Top of The data

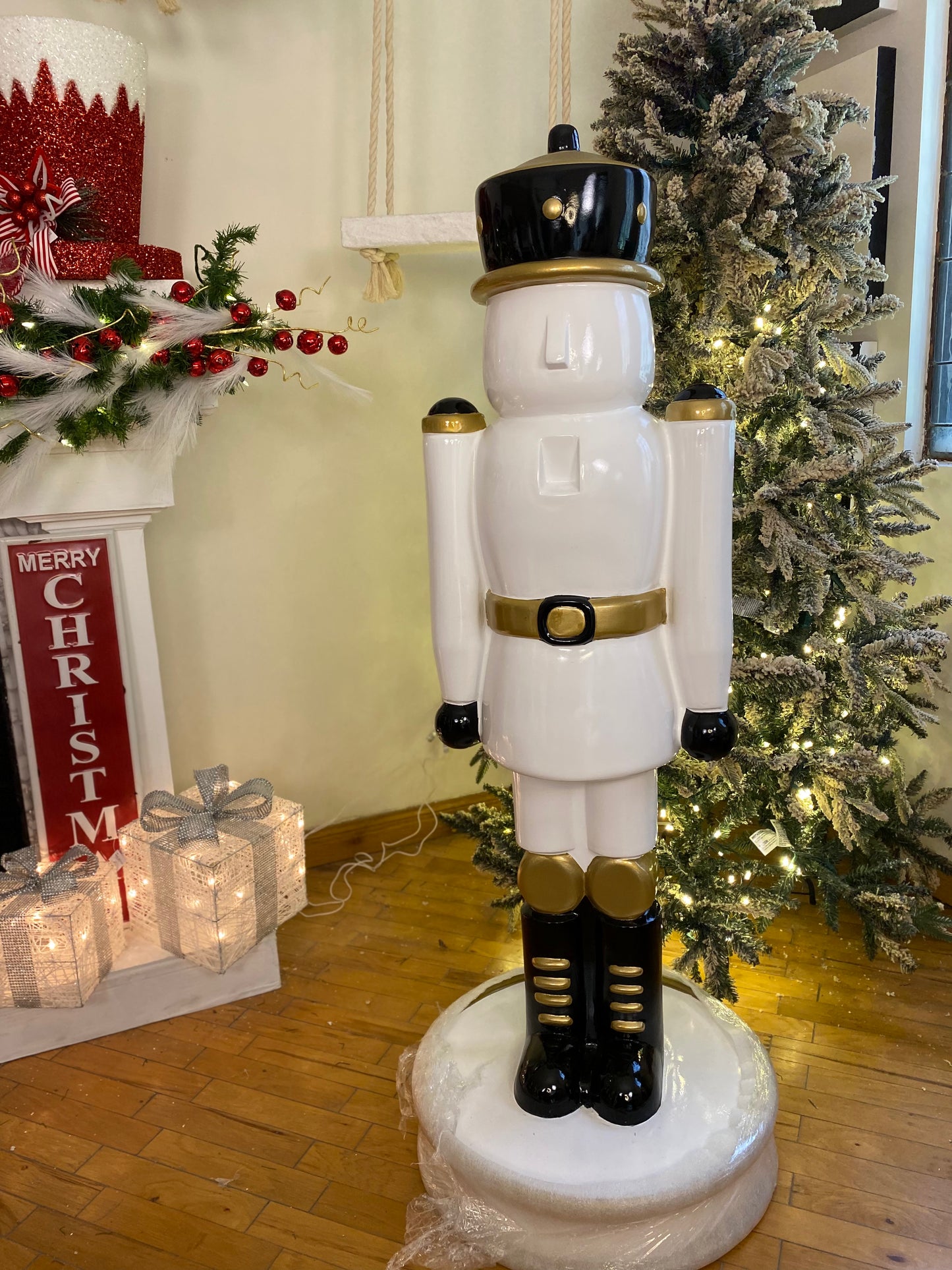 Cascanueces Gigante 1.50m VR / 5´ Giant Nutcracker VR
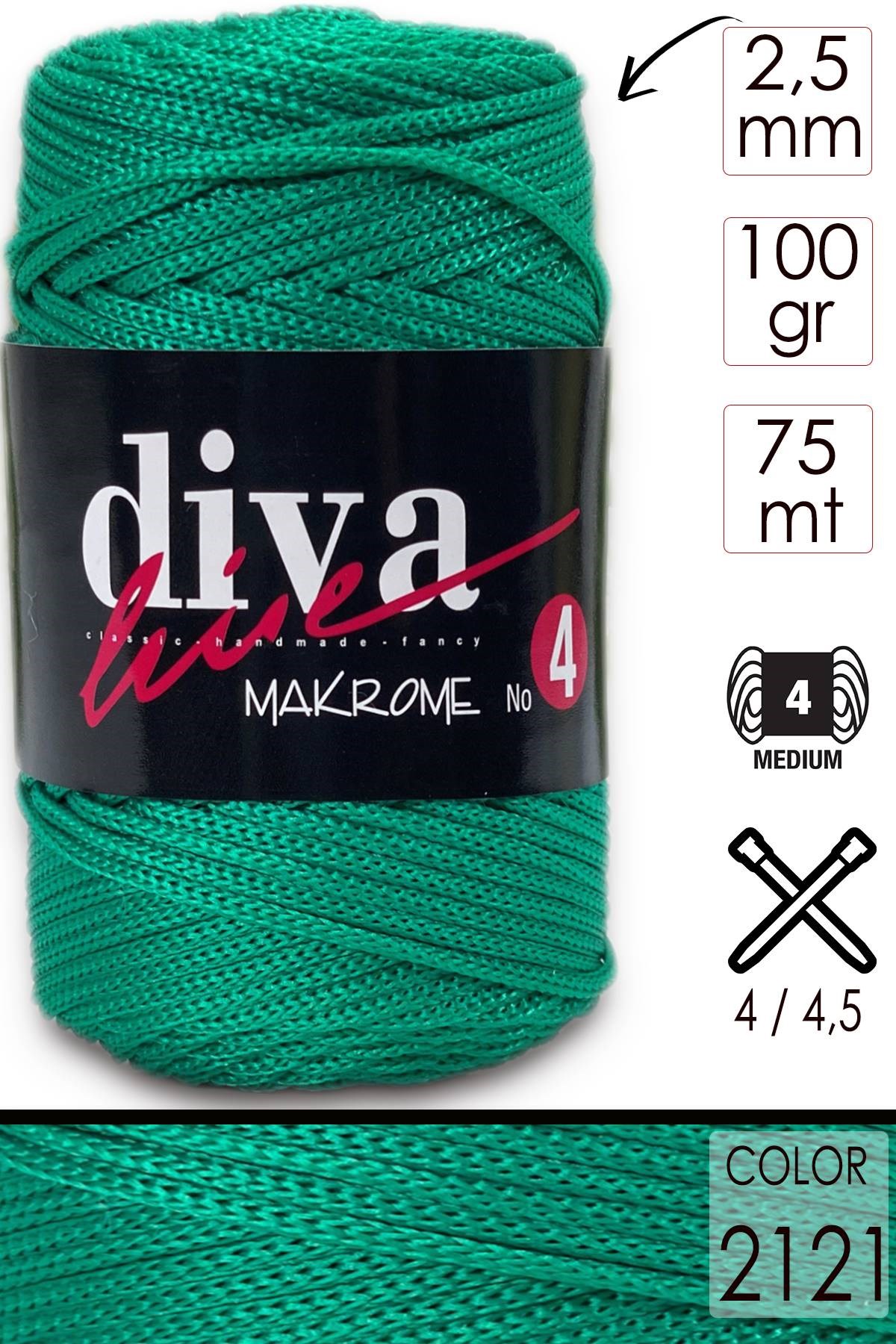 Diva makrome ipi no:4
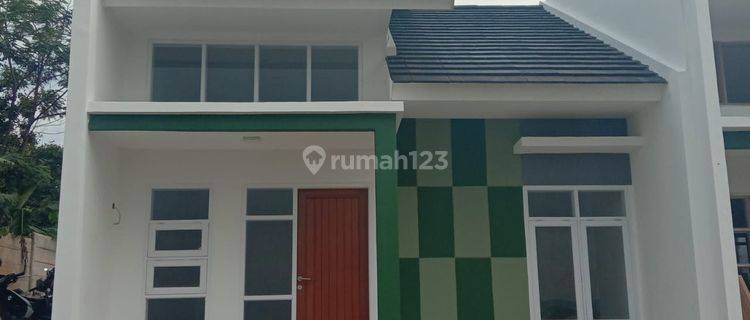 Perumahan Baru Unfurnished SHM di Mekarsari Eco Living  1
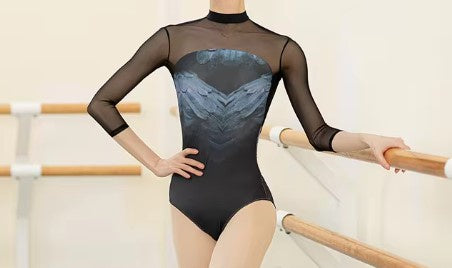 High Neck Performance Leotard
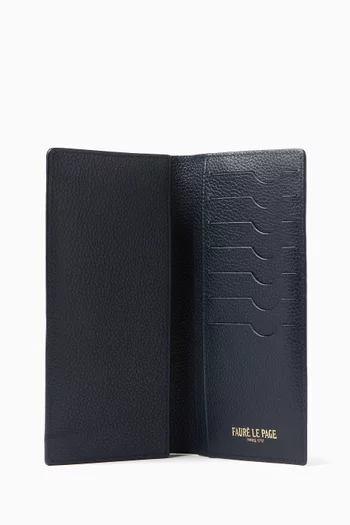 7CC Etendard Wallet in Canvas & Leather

Bottom of The data
Top of The data

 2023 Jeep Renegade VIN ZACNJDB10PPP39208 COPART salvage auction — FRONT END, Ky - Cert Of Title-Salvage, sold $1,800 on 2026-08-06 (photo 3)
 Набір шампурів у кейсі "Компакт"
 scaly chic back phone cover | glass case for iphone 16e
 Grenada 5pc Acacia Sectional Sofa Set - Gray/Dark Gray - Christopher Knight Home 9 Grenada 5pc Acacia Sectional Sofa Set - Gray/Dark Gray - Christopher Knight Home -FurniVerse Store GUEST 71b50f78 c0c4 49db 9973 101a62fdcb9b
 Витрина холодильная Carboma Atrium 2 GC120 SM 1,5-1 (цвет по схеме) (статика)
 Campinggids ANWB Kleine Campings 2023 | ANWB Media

Bottom of The data
Top of The data

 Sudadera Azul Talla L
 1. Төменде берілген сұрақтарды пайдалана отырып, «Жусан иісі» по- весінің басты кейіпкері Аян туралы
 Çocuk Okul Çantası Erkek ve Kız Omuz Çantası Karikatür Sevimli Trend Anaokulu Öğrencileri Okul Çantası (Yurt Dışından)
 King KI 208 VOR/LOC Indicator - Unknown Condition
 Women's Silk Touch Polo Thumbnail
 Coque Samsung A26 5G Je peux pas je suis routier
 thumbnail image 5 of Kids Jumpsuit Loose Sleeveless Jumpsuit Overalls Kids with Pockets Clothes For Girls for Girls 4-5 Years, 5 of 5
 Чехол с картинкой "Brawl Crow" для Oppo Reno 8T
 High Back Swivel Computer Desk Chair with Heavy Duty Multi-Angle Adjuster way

Bottom of The data

Problem statement
Retype the lines of the listing exactly, running from the line that contains "Cascanueces Gigante 1.50m" down through the line that contains "7CC Etendard Wallet in Canvas & Leather", with both of those lines included. Leave the pictures out of your answer.

Solution for this task
 Cascanueces Gigante 1.50m VR / 5´ Giant Nutcracker VR
 Diva makrome ipi no:4
 Perumahan Baru Unfurnished SHM di Mekarsari Eco Living  1
 High Neck Performance Leotard
 7CC Etendard Wallet in Canvas & Leather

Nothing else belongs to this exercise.